Nutritional anaemias Flashcards
Define anaemia
A condition in which the number of RBCs (and consequently their oxygen-carrying capacity) is insufficient to meet the body’s physiological needs
Why does the concentration of Hb required to diagnose anaemia change?
- Depends how old you are
- At birth you have an increased number of RBCs
- Then have a slightly lower Hb in first five years
- By about 12, you reach adult levels
- Degree of anaemia depends on Hb levels
- Women are more likely - due to MC and pregnancy etc
What does normal erythropoeisis require?
- maturation of RBCs requires:
- Vit B12 and folic acid for DNA synthesis
- Iron for Hb synthesis
- Vitamins
- Cytokines (erythropoeitin)
- Healthy bone marrow environment
- Need the right environment and building blocks
What can cause anaemia?
- Failure of production - hypoproliferation, reticulocytopaenic - cannot make RBCs because they don’t have the right supplies
- Ineffective erythropoiesis - have got all the right things (iron, B12, folate etc), but because they are ill,
they cannot make it in the right way - Decreased survival - blood loss, haemolysis, reticulocytosis (make enough RBCs, but cannot keep hold of them)
What are the three different types of anaemia (in reference to MCV)?
- Microcytic
- Normocytic
- Macrocytic
What are the 3 deficiencies of essential ingredients that will cause nutritional anaemias?
- iron deficiency
- Vitamin B12 deficiency
- Folate deficiency
Why do we need iron?
- Essential for O2 transport
- Most abundant trace element in body
- Daily requirement of iron for erythropoeisis varies depending on gender an physiological needs
- requirements differ at various stages of development, between men and women and between pregnant and non-pregnant women
- Most iron will come from haem sources from things like meats and seafood
- Non-haem absorption is lower for those consuming vegetarian diets
How is iron distributed in adults?
- We eat it
- most iron in the blood as Hb
- Quite a lot in liver and a bit in muscle
- We have iron in the blood bound to transferrin
- We have some stored in the bone marrow
- The body doesnt excrete iron in a controlled way, we lose it through menstruation or sloughing of the gut wall
How is the iron absorbed?
- Absorbed from duodenum via enterocytes into plasma and binds to transferrin, then transported to bone marrow to make RBCs
- Excess absorption of iron is stored as ferritin
- The amount absorbed is dependent on type ingested haem and ferric forms
- Other foods, GI acidity, state of iron storage levels and bone marrow activity affect absorption
How does hepcidin regulate iron?
- Causes ferroportin internalisation and degradation, thereby decreasing iron transfer into the blood plasma from the duodenum, from macrophages and from iron-storing hepatocytes
- Feedback regulated by iron concentration in plasma and the liver and by erythropoeitic demand for iron
What iron studies lab tests are there?
- Serum Fe (hugely variable)
- Ferritin (primary storage protein and providing reserve)
- Transferrin saturation (ratio of serum iron and total binding capacity - gives % of transferrin binding sites that have been occupied by iron)

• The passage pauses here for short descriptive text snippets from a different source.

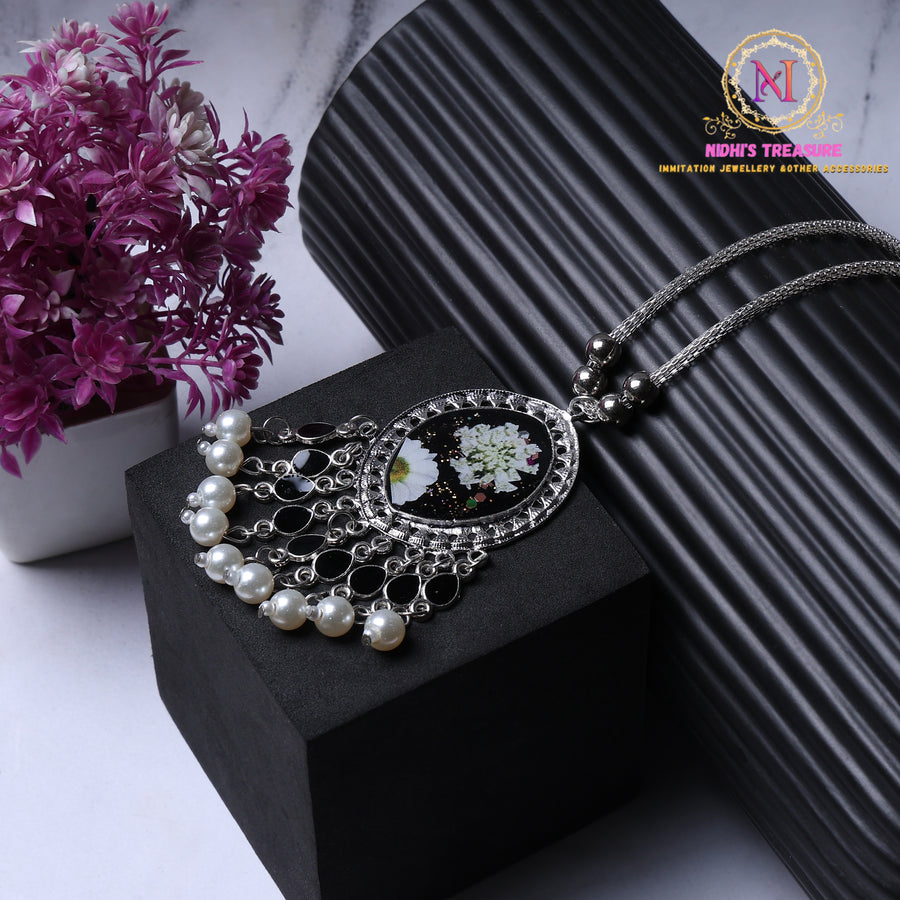 Resin Floral Pendant Necklace – Black | Pearl Tassel Silver Chain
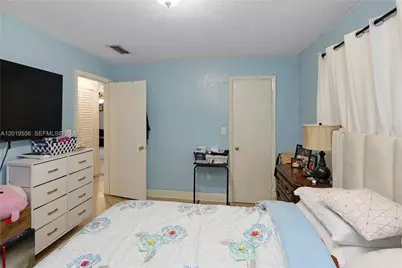 1275 W 35th St #45B, Hialeah, FL 33012 - Photo 4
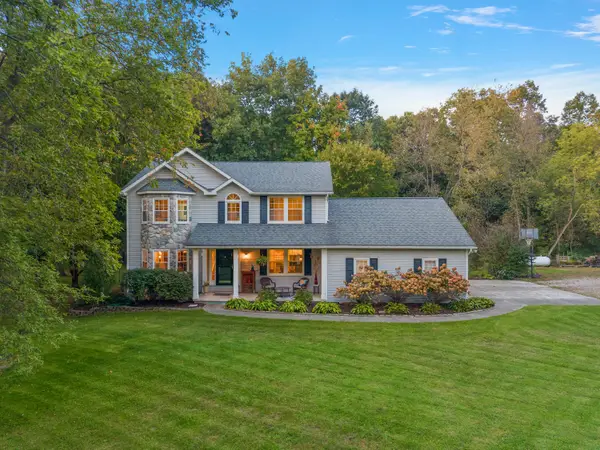 12463 Hibner Road, Hartland, MI 48353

- Transferrin/ transferrin receptors - made by liver, production is inversely proportional to Fe stores - when we need more iron, we produce more transferrin to get iron to the places that need it
What is total iron binding capacity?
- measurement of the capacity of transferrin to bind iron
- It is an indirect measurement of transferrin
- TIBC is technically easier to measure in the lab than transferrin levels directly
- In iron-deficiency anaemia, TIBC is high
- More transferrin produced aiming to transport more iron to tissues in nedd
What are the causes of iron deficiency?
- Not enough in - poor diet, malabsorption increased physiological needs (pregnancy)
- Losing too much - blood loss, menstruation GIT loss parasites
What blood tests would we do for iron deficiency?
- FBC - Hb, MCV, MCH, reticulocyte count
- Iron studies - ferritin, transferrin saturation
- Blood film
What are stages in development of IDA?
- Before anaemia develops, iron deficiency occurs in several stages.
- Serum ferritin is the most sensitive laboratory indicators of mild iron deficiency. Stainable iron in tissue stores is equally sensitive, but is not performed in clinical practice.
- The percentage saturation of transferrin with iron and free erythrocyte protoporphyrin values do not become abnormal until tissue stores are depleted of iron.
- A decrease in the haemoglobin concentration occurs when iron is unavailable for haem synthesis.
- MCV and MCH do not become abnormal for several months after tissue stores are depleted of iron.